After dealing with these initial concepts it became necessary for their Lordships to decide whether the Insolvency Act 1986 and section 175(2)(b) in particular made any inroads into the basic principle that each fund bears its own costs. Section 175(2)(b) is the product of the consolidation and reproduction in successive Acts of section 2 of the Preferential Payments in Bankruptcy (Amendment) Act 1897. So the question before the House became whether the 1897 Act changed the rule that the costs of winding up are payable out of the company's fund and not out of the debenture holder's fund.
The Lords held that the effect of section 2 was that preferential debts as defined (which did not include liquidators' costs and expenses) were to be paid out of the property comprised in a floating charge in so far as the non-charged assets were insufficient to discharge those debts. There was nothing in the section to suggest that additionally liquidation costs and expenses were also to be discharged out of the debenture holders' fund.
Furthermore, based upon the two funds concept, there was no justification for implying a requirement that the costs of liquidation ought to be satisfied out of the funds in which the debenture holder has a beneficial interest. The costs of administering the two funds remained separate and the liquidators were accordingly unable to recover their costs from the debenture holders' fund.
It was noted that where a liquidator incurred any costs in preserving or realising an asset subject to a floating charge, the liquidator could recoup those costs out of the charged assets in priority to the claims of the charge holder. The reasoning appeared based on the premise that the liquidator is in essence performing the duties of the receiver and did not provide a justification for implying a wider obligation allowing the costs and expenses of the liquidation to be discharged out of charged assets.

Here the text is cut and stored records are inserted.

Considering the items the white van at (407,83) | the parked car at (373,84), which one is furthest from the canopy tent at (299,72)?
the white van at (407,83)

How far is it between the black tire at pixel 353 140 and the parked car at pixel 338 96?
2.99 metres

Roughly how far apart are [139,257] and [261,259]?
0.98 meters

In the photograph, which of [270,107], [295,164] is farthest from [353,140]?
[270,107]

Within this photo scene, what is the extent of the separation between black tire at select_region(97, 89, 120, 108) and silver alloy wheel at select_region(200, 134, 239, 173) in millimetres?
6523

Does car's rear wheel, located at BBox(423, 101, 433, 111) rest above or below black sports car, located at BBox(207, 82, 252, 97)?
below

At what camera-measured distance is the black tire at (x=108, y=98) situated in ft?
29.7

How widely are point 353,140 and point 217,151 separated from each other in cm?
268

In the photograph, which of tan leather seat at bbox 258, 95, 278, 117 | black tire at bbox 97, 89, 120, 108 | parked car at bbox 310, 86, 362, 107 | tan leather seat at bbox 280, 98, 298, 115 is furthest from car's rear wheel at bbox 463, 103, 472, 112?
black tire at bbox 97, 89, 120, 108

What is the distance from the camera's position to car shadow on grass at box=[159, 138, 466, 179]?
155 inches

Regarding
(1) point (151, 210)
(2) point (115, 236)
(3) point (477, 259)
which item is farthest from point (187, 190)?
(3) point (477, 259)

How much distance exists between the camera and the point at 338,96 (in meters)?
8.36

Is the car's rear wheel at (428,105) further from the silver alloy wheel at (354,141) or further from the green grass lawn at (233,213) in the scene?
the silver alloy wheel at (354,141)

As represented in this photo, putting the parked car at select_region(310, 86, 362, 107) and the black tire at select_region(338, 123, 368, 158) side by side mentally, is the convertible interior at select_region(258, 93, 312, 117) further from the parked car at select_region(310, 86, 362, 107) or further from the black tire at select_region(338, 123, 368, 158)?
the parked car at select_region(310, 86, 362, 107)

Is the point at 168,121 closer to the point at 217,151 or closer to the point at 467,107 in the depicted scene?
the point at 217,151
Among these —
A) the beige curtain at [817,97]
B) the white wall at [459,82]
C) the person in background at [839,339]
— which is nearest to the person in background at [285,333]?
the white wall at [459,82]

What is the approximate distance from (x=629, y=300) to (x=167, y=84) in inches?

The decision in this case makes welcome reading for banks. In reversing In re Barleycorn the Lords have reasserted the primacy of the proprietary rights of a debenture holder. Where banks hold floating charges they can now rest assured that the costs and expenses of liquidation will not ultimately reduce the sums that they will receive in satisfaction of their charge.
Liquidators may now be forced to take a more circumspect approach to their functions, since they will no longer be able to look to the charged assets of the debenture holder to satisfy their costs and expenses.
Lord Millett confirmed that where a company is both in receivership and liquidation there are two different sets of priorities and then helpfully proceeded to list them. For assets subject to a floating charge, the priorities are: the costs of preserving and realising the assets; the receivers remuneration and proper costs and expenses of the receivership; the debts which are preferential in the receivership; the principal and interest secured by the floating charge; the company. The company's free assets are subject to the following priorities: the costs of preserving and realising the assets; the liquidator's remuneration and the proper costs and expenses of the winding up; the debts which are preferential in the winding up; the charge holder to the extent that the preferential debts have been paid out of assets subject to the floating charge; and the general body of creditors.